- EXERCISE DETAILS
Note on the material below: return exactly the lines from the line that holds "Microsoft Word - Volunteer" through the line that holds "La Bella VSA1252", and leave out each picture.

- DATASET

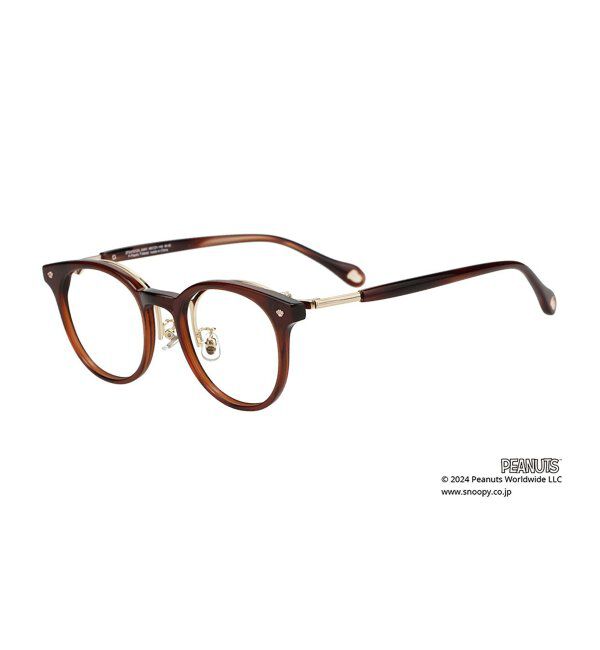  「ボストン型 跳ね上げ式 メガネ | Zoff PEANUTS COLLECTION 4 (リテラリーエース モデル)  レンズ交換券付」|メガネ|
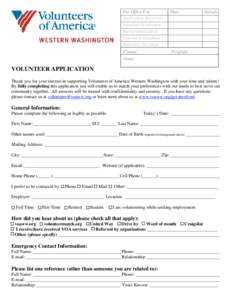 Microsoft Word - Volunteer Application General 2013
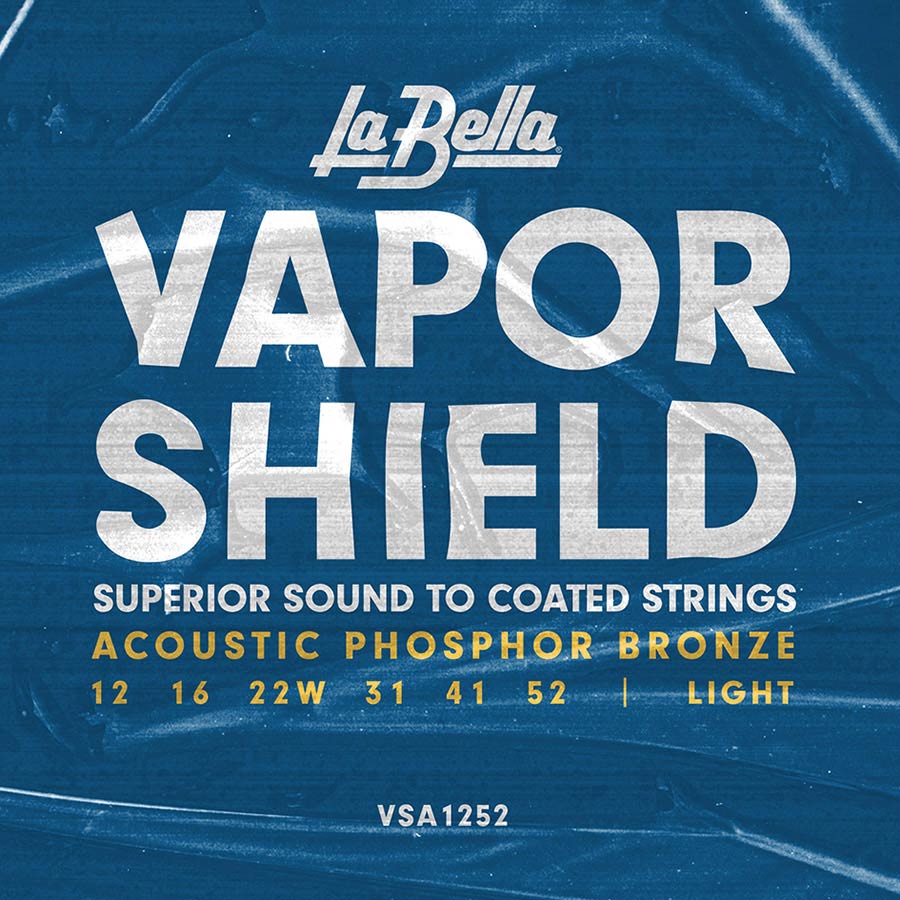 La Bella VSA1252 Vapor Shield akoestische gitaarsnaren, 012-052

...

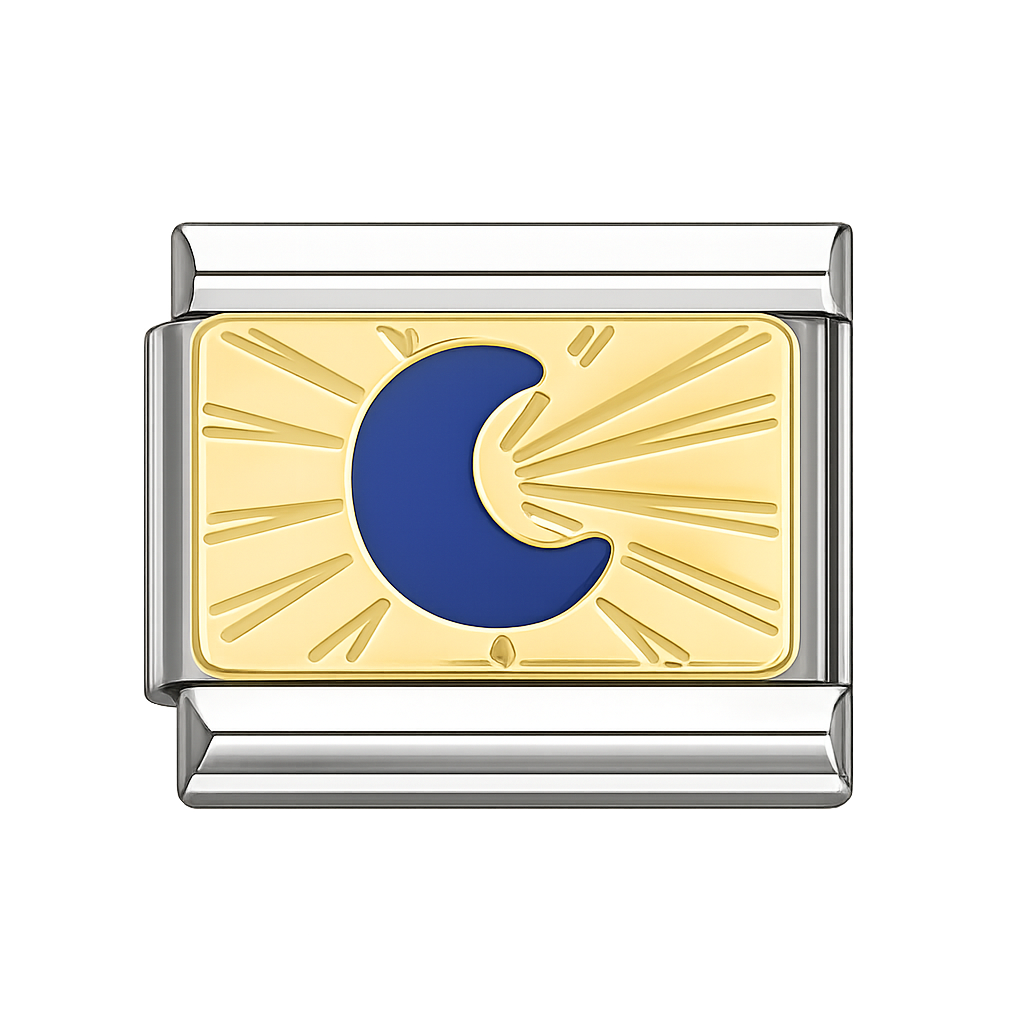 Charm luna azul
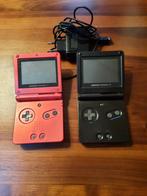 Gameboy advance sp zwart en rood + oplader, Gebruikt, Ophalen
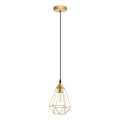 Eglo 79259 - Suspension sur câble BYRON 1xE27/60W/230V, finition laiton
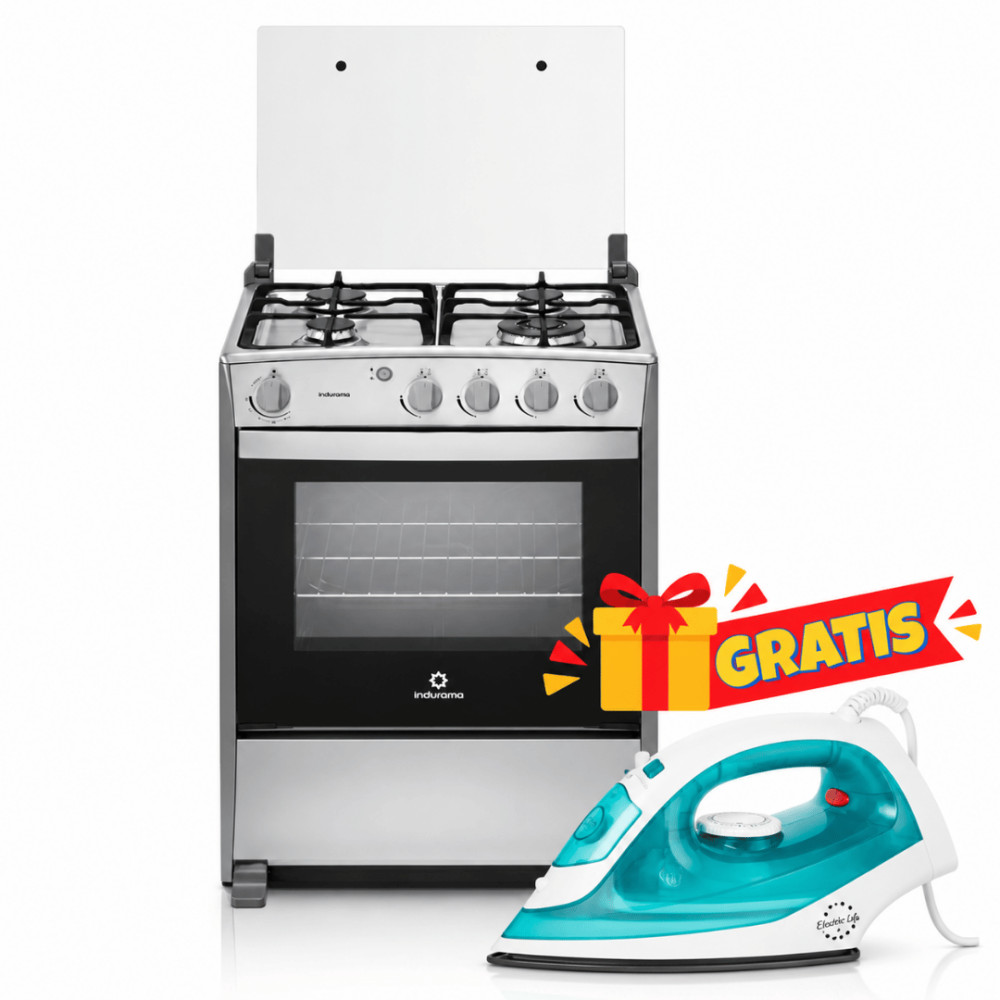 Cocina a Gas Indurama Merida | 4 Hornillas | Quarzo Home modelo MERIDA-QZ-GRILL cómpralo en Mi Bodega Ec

- WRITTEN RESPONSE
 Microsoft Word - Volunteer Application General 2013
 La Bella VSA1252 Vapor Shield akoestische gitaarsnaren, 012-052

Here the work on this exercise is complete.